Мы разбежались и покатились по льду. Первые по первому льду. Впервые с девочкой. С такой девочкой.
Она не удержалась и упала. Лёд был ровным и прозрачным, как стекло. Мы лежали на льду и смотрели в другой мир, подводный.
– Интересно? – спросил я.
– Очень. Я никогда такого не видела. Аквариум – это не то. Вот бы туда.
– Пойдём, – сказал я.
Она посмотрела на меня, и я увидел два тёмных глаза. Нет… Это были не глаза, это были большие тёмные тайные миры.
– Пошли, – прошептала она.
И мы бы пошли, тем более мне надо было выведать у рыб, как они так плавают, меняют направление, и попытаться построить такую же подводную лодку, чтоб плавала, как рыба… Но я заблудился в её глазах и потерял направление, не знал, куда идти. Мир глаз был интереснее.
– Смотри, что там? Фрегат! – воскликнула она. – Сможешь его достать?
– Дай подумаю. – И я надумал. – Постелю доски, брошу на них фанеру, лягу, вырежу ножом проём и проволокой с крюком на конце… Раз, и готово.
– А зачем доски?
– Чтоб не утонуть.
Вот если б – раз, и готово! – достать прошлое. Только для чего? А если утопнешь в нём?
– Знаешь, а давай не будем. Там жучки, рыбки дом из него сделали. А мы лишим их дома. Зачем? Ты новый можешь построить?
– Да, даже лучше.
На том и порешили и побежали по льду путём флотилии к крутому берегу. Мы неслись на парусах радости, и она напевала вальс сосен, кружилась, а я бегал вокруг неё… Пока нас не остановил крутой берег.

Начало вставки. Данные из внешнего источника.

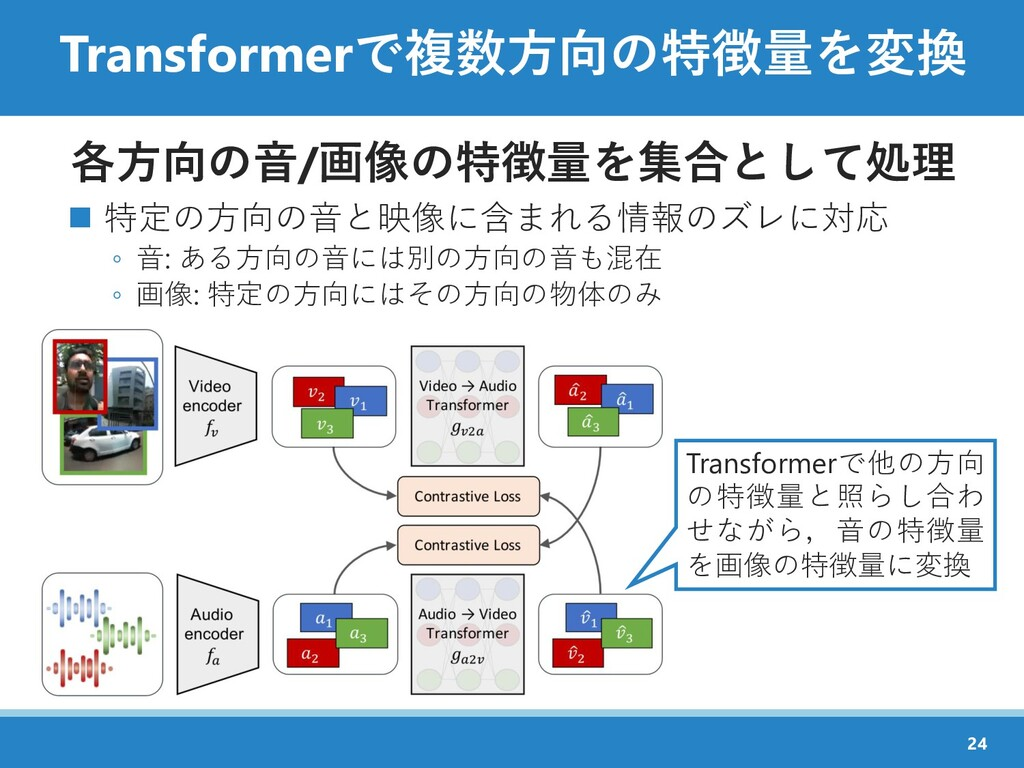 Transformerで複数方向の特徴量を変換 各方向の音/画像の特徴量を集合として処理 ◼ ...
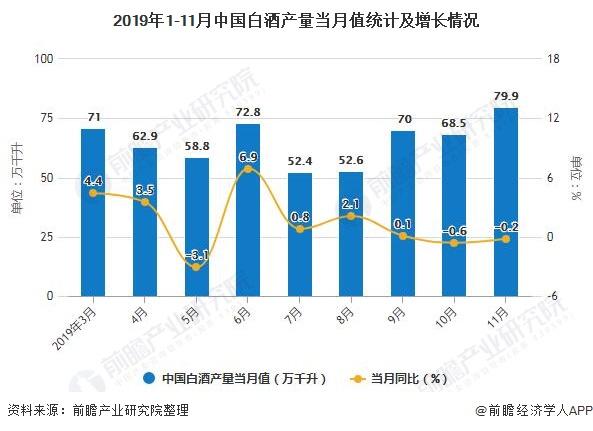 2019年1-11月中国白酒产量当月值统计及增长情况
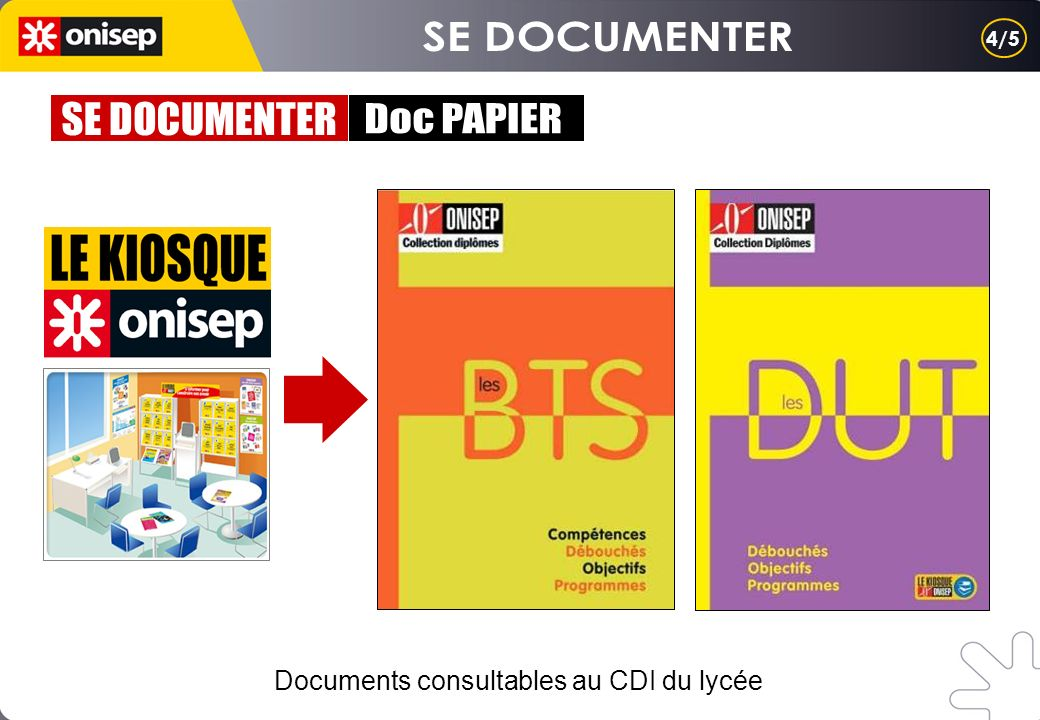Documents consultables au CDI du lycée 4/5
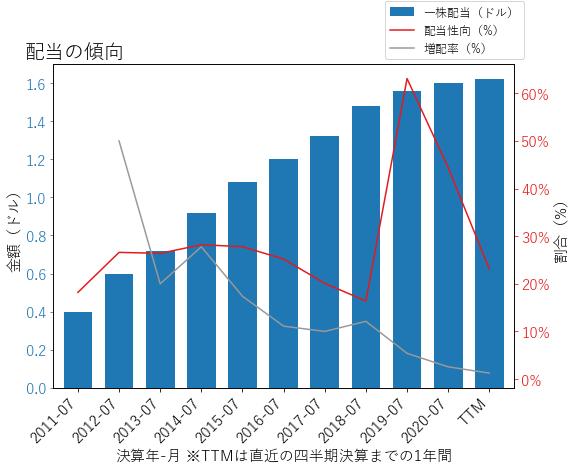 THOの配当の傾向のグラフ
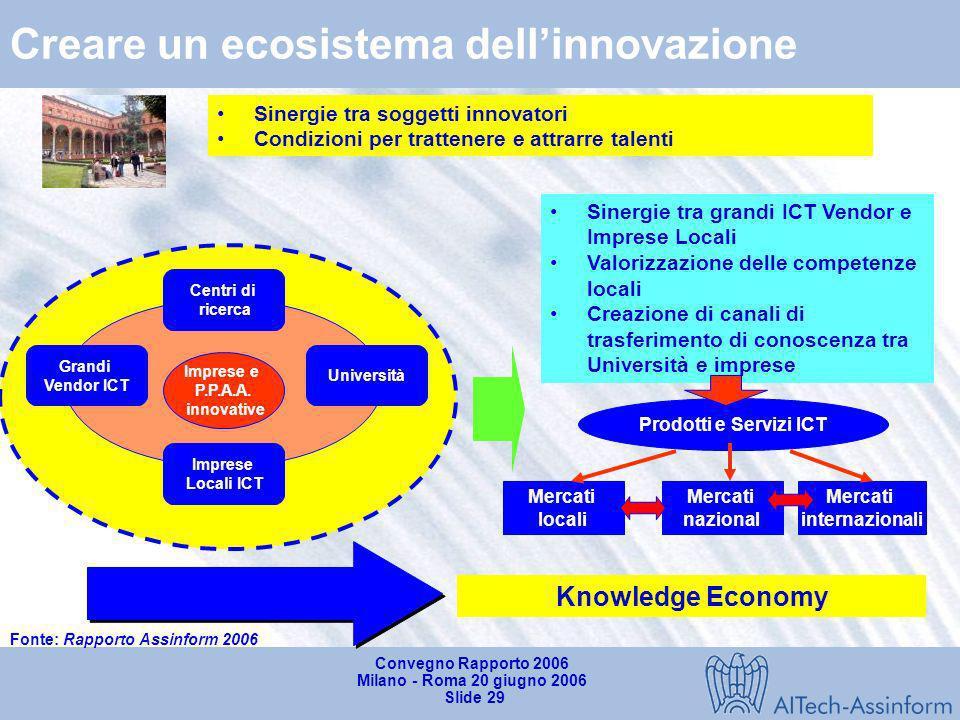 Creare un ecosistema dell'innovazione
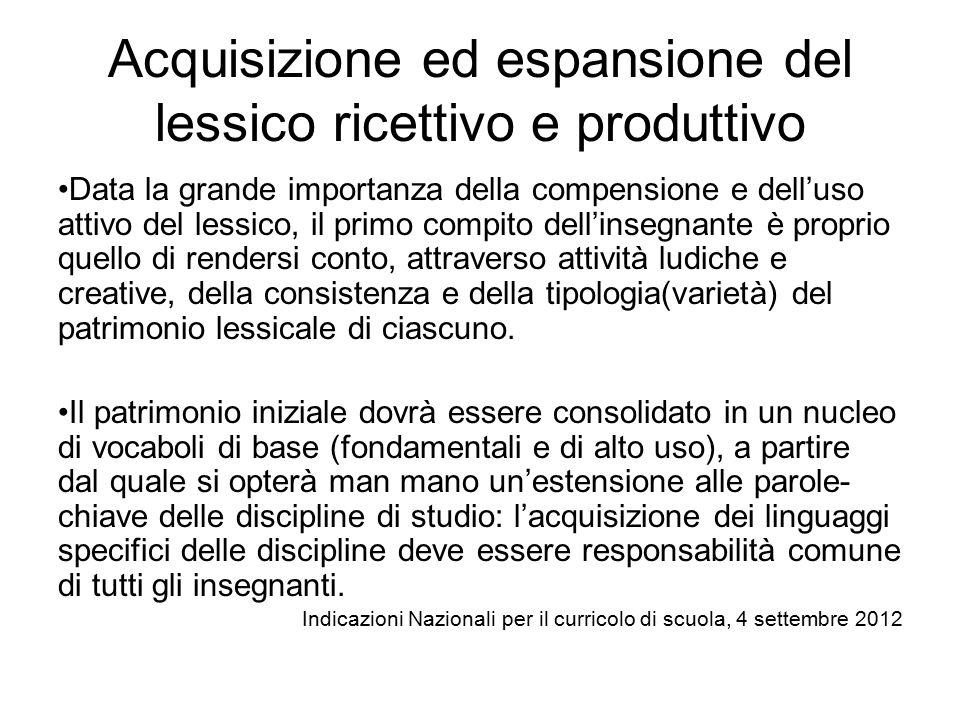 Acquisizione ed espansione del lessico ricettivo e produttivo Data la grande importanza della compensione e dell'uso attivo del lessico, il primo comp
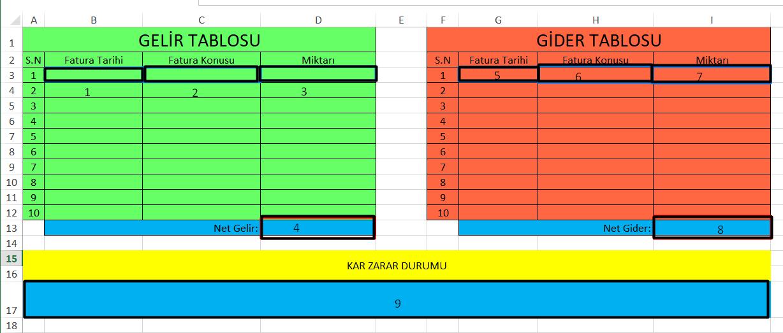 Excel Gelir Gider Tablosu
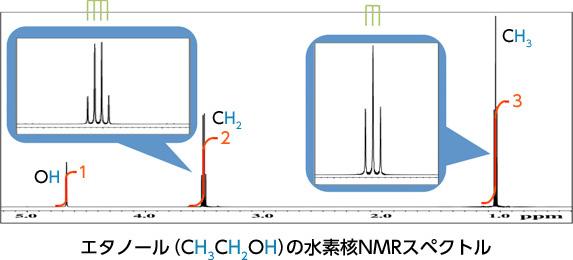 NMRの基礎知識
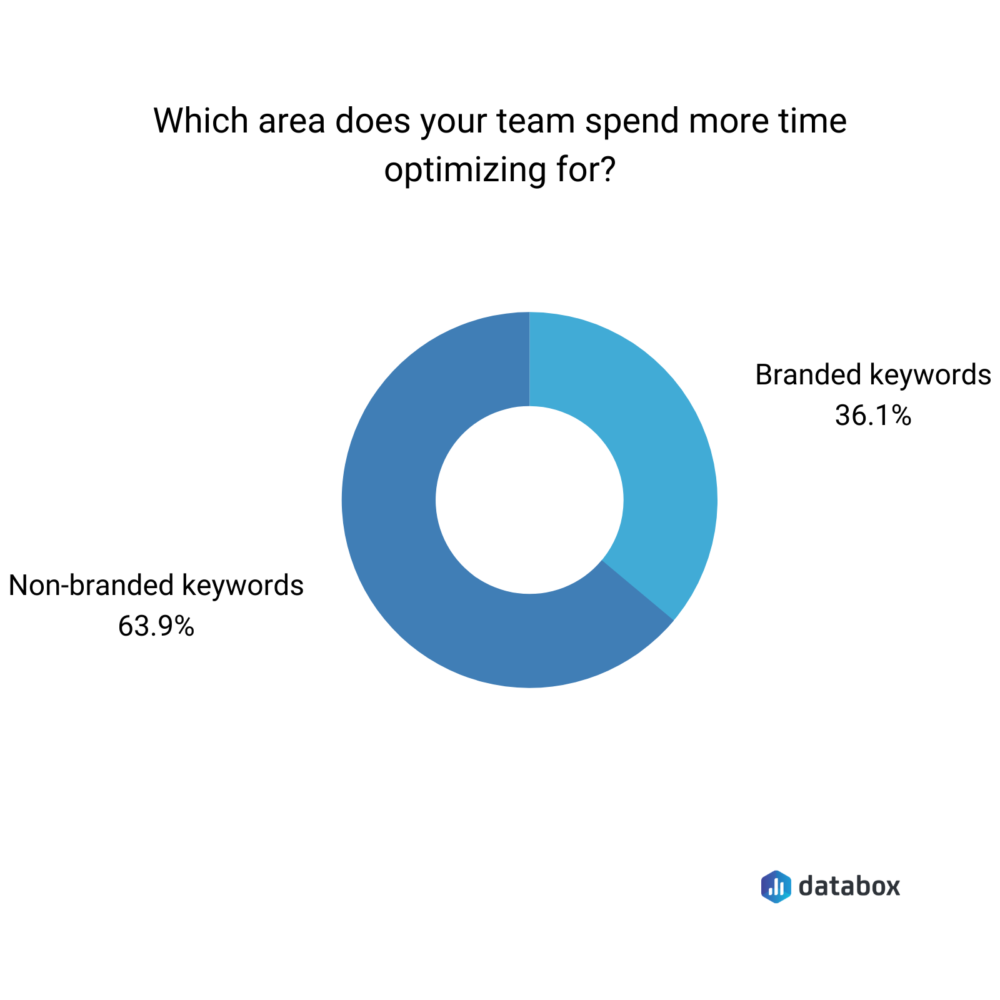 branded vs non-branded keywords optimization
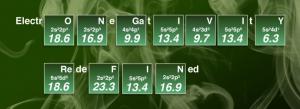 Ny skala för elektronegativitet skriver om skolboken i kemi 1
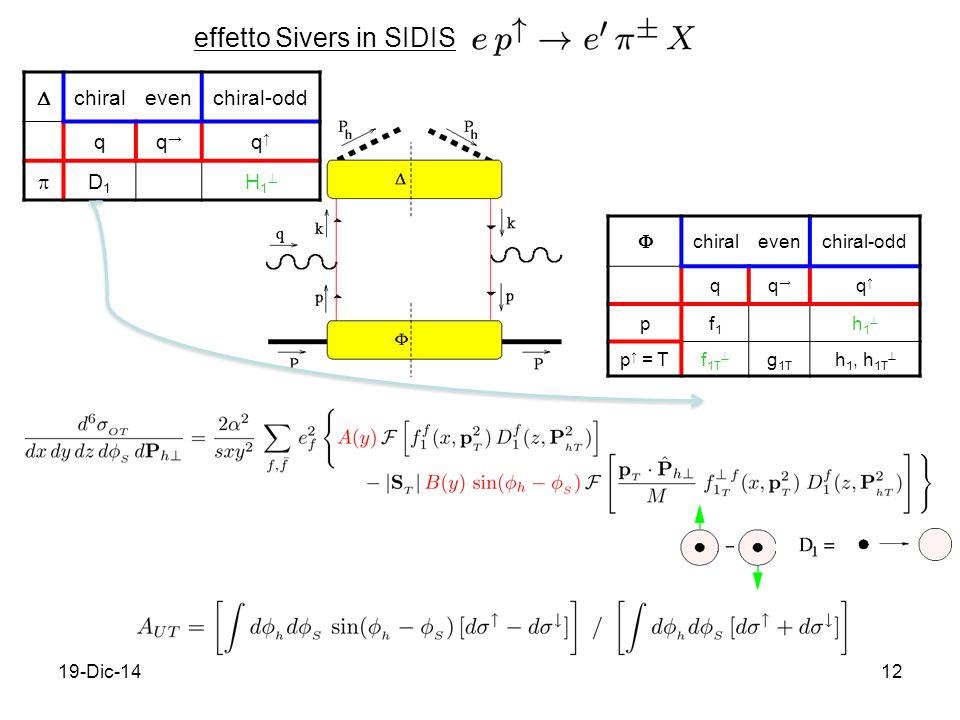 19-Dic-1412 effetto Sivers in SIDIS  chiralevenchiral-odd qq→q→ q↑q↑ pf1f1 h1h1 p ↑ = Tf 1T  g 1T h 1, h 1T   chiralevenchiral-odd qq→q→ q↑q↑  D1D1 H1H1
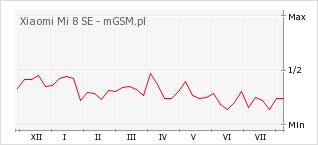 Wykres zmian popularności telefonu Xiaomi Mi 8 SE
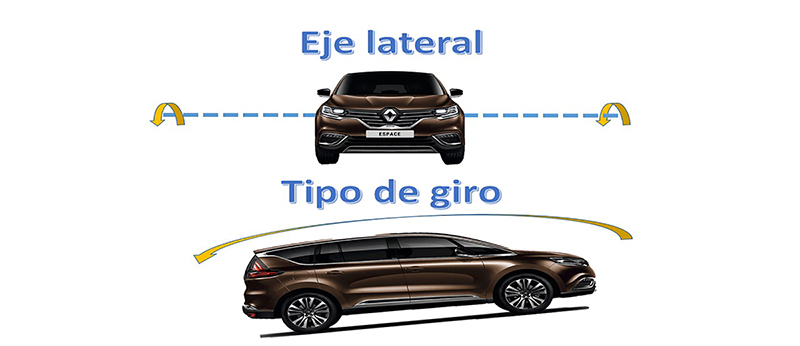 Foto Diapositiva3 Diccionario Cuatro Ruedas Directrices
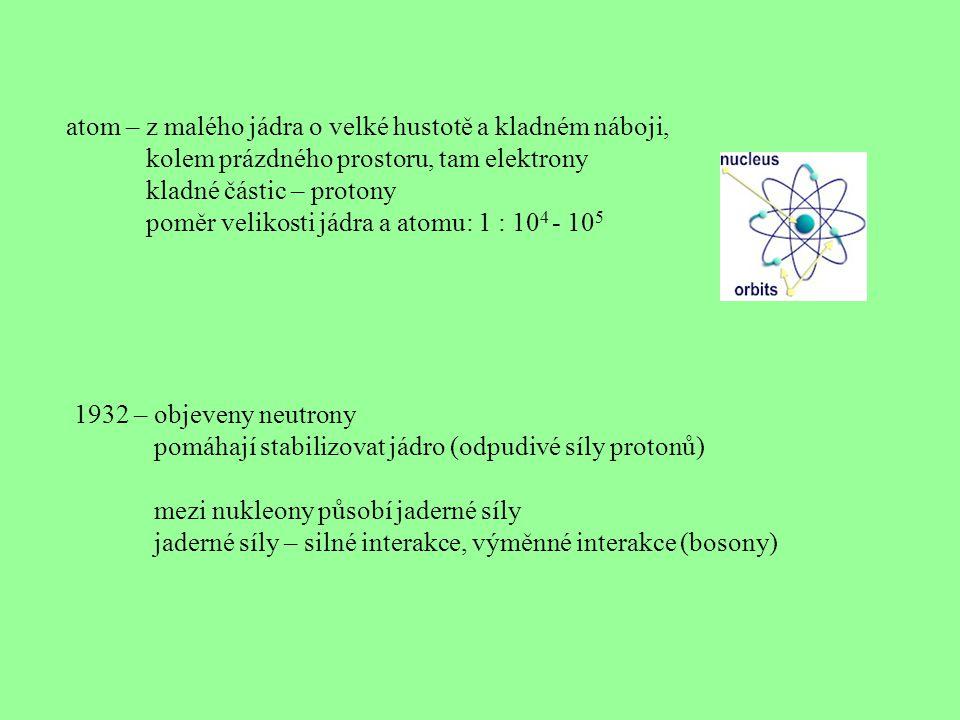 1932 – objeveny neutrony pomáhají stabilizovat jádro (odpudivé síly protonů) mezi nukleony působí jaderné síly jaderné síly – silné interakce, výměnné interakce (bosony) atom – z malého jádra o velké hustotě a kladném náboji, kolem prázdného prostoru, tam elektrony kladné částic – protony poměr velikosti jádra a atomu: 1 : 10 4 - 10 5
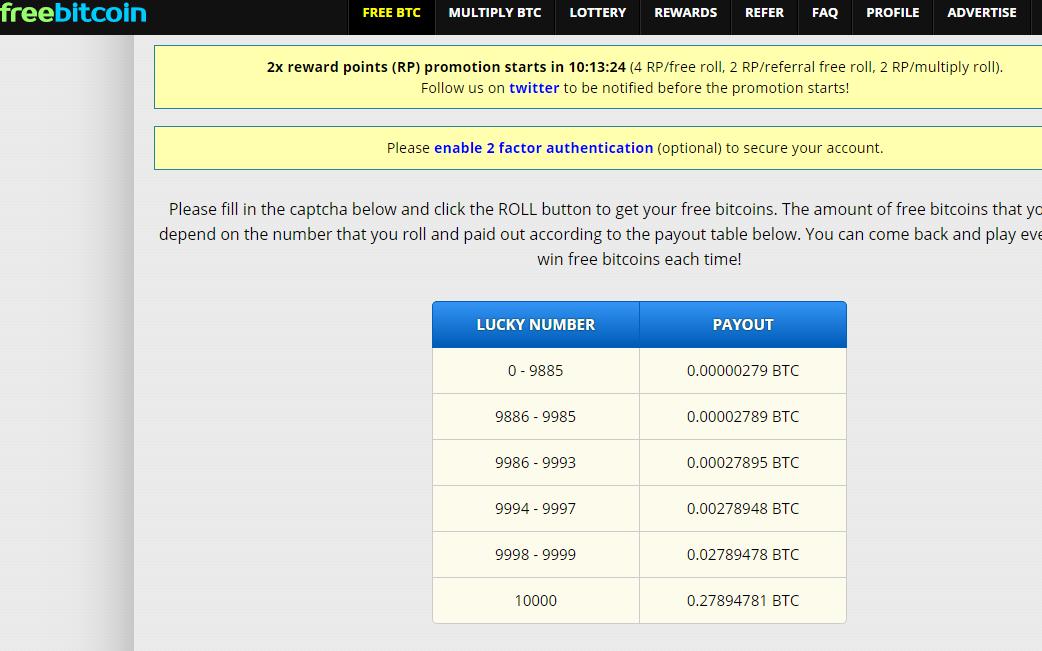Rewards points bitcoin price
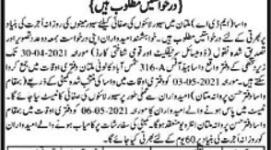 Jobs in Multan 2021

– Берег ещё остро пах землёй. А вот когда сильнее похолодает, запах этот исчезнет.
– Откуда ты знаешь?
Напыжившись и встав в красивую позу, как в кино, я сказал:
– Поживёшь с моё – узнаешь!
От замка осталось лишь большое углубление в склоне.
– Какие прекрасные дамы и кавалеры жили в этом замке. Помнишь прощальный бал? Воздух от них был разноцветный, – сказала девочка.
– Радостно было, – согласился я.
Тогда всё цвело. А сейчас всё застыло, как на картине. Вроде и неживое. Только солнышко ярко светит, но не греет.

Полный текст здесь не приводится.